This week, just earlier today in fact, LG announced their latest tech innovation - a new VR headset prototype which it currently has in development. LG's VR headset is called the VR HMD, and as you might expect it looks a lot like most of the other headsets out there, while still having its own unique design elements that will differentiate it from other offerings once it eventually goes on sale. Therein lies a potential issue for LG though. The release date. By the time LG ends up getting the VR HMD headset to market will they be too late to the game to make any real dent in the industry and will they be able to compete with other brands that have offered products to consumers for months or even years?
It might be too early to tell if LG's new technology will be a massive success but just from what they've shown off at the 2017 Game Developers Conference this morning where they officially unveiled it, there is some promise. First off, the VR HMD does have a camera along with sensors on the front that will allow the wearer to sense what's in front of them so they have a little bit of movement without worrying they might run into something. This is similar to how the HTC Vive works and it's certainly a nice element to add into the mix as you don't feel so confined like you might with something like the Daydream View, Oculus Rift, PSVR or Gear VR. It also comes with a set of paddle controllers that look a whole lot like what you get with the Vive, right down to the touchpad. Where it perhaps sets itself apart is the way it connects to the hardware that will power the experiences.
LG is trying to develop a wireless box that connects to the hardware and transmits the video wirelessly, but connects to the headset itself via a short cable that comes out the back of the headset with the box being able to fasten on the hip of the wearer. You can see the description of this in the video above where LG explains the technology in an interview with Upload VR, and although it's still in development and they could end up changing some things before it reaches the market, if it reaches the market, it's certainly a promising piece of hardware that would give wearers more freedom. If you've ever worn an HTC Vive, you know how cumbersome that cable that connects to the PC hardware can be. Even though you can sense most of what's in front of and around you to protect you from running into a wall, you still have to be on your toes to make sure that you don't end up tripping over the cable that's connected to the headset, and this could be one way that LG ends up being able to set themselves apart from other hardware. This is an ingenious idea if they can get it to work, as there will be much more freedom of movement and the wearer wouldn't have to worry about taking a tumble.

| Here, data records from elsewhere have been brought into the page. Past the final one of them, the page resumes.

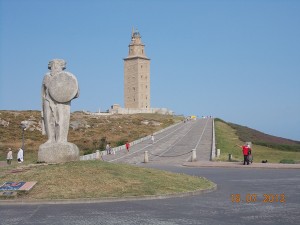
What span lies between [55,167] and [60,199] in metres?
3.15

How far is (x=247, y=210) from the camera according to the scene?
41.1 feet

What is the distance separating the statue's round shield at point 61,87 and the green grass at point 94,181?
8.66 feet

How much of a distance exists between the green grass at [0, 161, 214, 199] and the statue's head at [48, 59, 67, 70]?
12.7ft

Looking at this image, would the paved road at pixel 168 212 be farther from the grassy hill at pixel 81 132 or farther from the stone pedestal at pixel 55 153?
the grassy hill at pixel 81 132

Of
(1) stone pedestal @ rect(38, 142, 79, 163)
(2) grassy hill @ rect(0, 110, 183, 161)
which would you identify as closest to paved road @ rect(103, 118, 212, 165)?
(2) grassy hill @ rect(0, 110, 183, 161)

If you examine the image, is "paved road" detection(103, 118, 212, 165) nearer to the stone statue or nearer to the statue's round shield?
the stone statue

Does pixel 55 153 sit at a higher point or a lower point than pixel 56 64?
lower

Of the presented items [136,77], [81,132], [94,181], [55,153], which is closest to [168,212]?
[94,181]

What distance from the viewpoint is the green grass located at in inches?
587

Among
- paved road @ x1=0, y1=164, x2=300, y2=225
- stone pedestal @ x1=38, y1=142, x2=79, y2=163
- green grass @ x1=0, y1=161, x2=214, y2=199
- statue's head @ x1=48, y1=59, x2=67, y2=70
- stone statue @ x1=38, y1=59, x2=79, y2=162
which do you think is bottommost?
paved road @ x1=0, y1=164, x2=300, y2=225

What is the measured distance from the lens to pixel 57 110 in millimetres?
18797

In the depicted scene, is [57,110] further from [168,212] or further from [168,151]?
[168,151]

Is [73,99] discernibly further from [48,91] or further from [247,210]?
[247,210]

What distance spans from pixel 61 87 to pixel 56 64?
3.41 feet
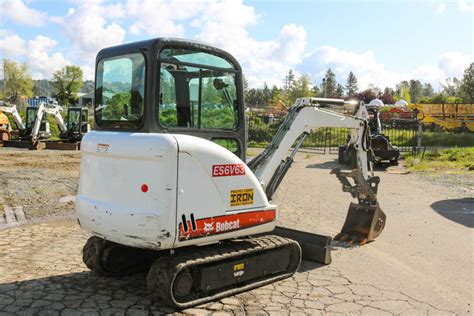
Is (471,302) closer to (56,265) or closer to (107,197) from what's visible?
(107,197)

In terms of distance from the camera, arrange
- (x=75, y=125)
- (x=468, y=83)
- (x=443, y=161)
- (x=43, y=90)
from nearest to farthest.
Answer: (x=443, y=161) → (x=75, y=125) → (x=468, y=83) → (x=43, y=90)

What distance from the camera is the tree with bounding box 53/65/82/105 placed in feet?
268

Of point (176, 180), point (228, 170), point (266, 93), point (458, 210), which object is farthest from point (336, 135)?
point (266, 93)

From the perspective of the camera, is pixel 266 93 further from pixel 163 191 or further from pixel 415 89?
pixel 163 191

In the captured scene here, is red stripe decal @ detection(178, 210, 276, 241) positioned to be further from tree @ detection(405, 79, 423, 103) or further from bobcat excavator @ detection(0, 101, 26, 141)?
tree @ detection(405, 79, 423, 103)

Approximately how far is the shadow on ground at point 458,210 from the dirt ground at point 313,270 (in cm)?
2

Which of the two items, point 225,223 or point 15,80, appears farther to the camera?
point 15,80

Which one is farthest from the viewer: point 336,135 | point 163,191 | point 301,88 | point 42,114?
point 301,88

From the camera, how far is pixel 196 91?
4.98 meters

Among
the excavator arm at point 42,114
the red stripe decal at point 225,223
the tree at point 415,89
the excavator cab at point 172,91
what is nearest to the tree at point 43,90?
the excavator arm at point 42,114

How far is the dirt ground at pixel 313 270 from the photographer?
4820mm

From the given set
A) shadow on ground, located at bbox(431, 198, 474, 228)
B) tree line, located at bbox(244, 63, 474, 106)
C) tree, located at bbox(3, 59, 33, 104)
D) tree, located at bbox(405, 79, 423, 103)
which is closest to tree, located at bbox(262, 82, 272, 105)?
tree line, located at bbox(244, 63, 474, 106)

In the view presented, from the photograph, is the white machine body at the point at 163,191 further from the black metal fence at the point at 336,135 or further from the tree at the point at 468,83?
the tree at the point at 468,83

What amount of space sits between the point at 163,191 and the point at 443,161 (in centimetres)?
1752
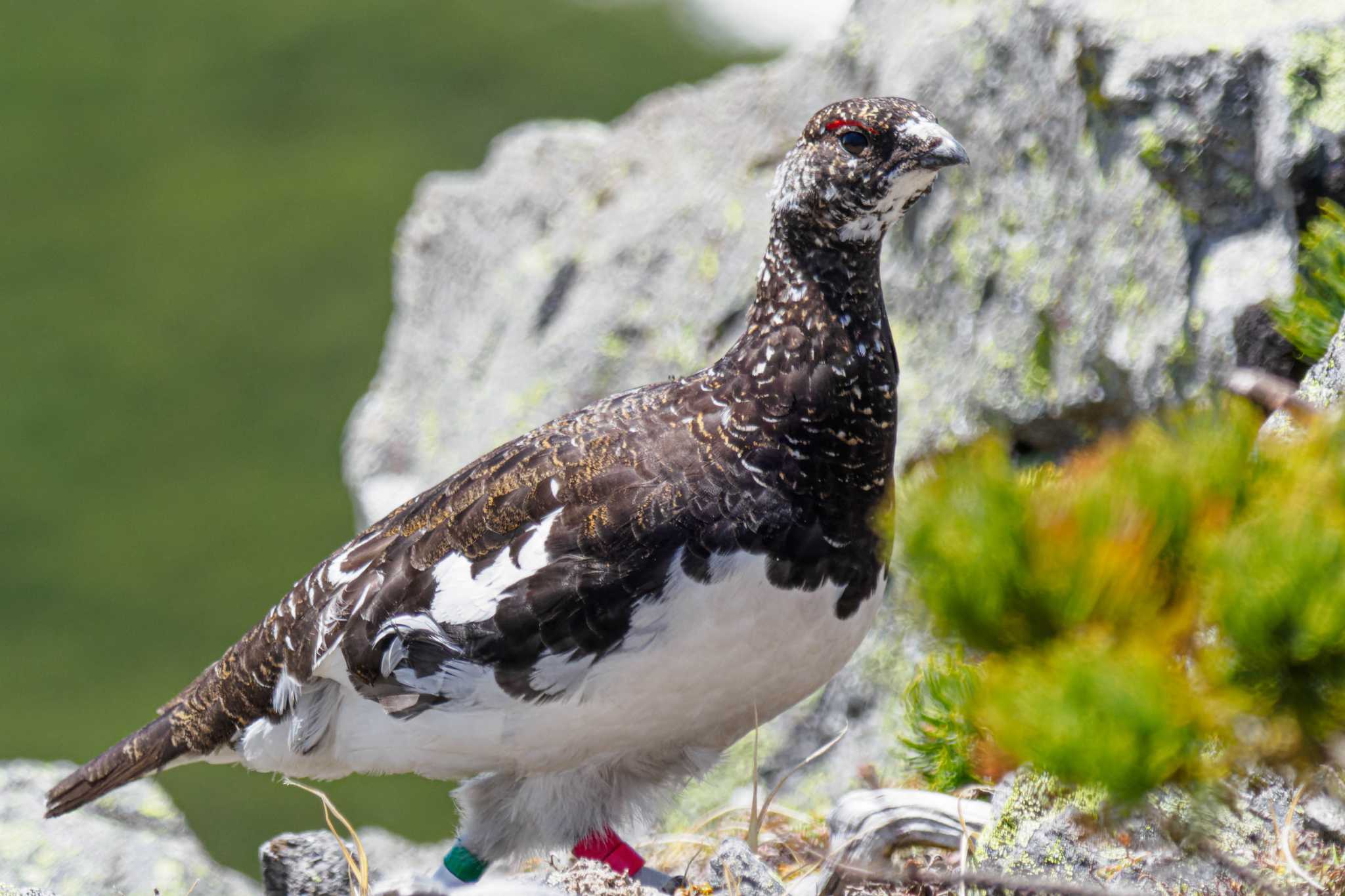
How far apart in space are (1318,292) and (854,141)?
3.76ft

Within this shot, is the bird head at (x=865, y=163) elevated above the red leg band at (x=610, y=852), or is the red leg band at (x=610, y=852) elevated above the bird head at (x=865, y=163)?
the bird head at (x=865, y=163)

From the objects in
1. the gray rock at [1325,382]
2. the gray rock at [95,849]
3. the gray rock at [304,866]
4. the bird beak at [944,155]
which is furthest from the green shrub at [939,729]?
the gray rock at [95,849]

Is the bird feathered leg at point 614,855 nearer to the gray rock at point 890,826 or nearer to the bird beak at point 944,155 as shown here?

Still, exciting new hardware will only be able to take LG so far when it comes to the VR market, and content is still king as the VR industry still feels like it needs more engaging content to grab the consumer and take VR into the mainstream. That may still not happen for a while, but LG may have the content part covered as well so they can catch up to other companies, at last to some degree, as they have reportedly partnered with Valve on the development with VR HMD headset, just as Valve partnered with HTC on the Vive. That means that if and when it ends up in production and sold to consumers, those who buy it should be able to expect compatibility with Steam's growing list of VR game titles and other VR content, and more to the point it shouldn't be too far behind already existing hardware when it comes to content you can enjoy, which is absolutely a good thing as LG is already behind in this space. Playing catch up won't be easy, but that doesn't mean that LG can't do it, especially if they have help from Valve. Whether or not they succeed might depend on how quickly they can get their headset to market without compromising on quality and without cutting corners. How much LG is willing to invest into VR could also have a role to play not just in their own success apart from everyone else, but also in comparison to companies like HTC, who have reportedly just sold another phone factory to allow them more funding to invest in VR.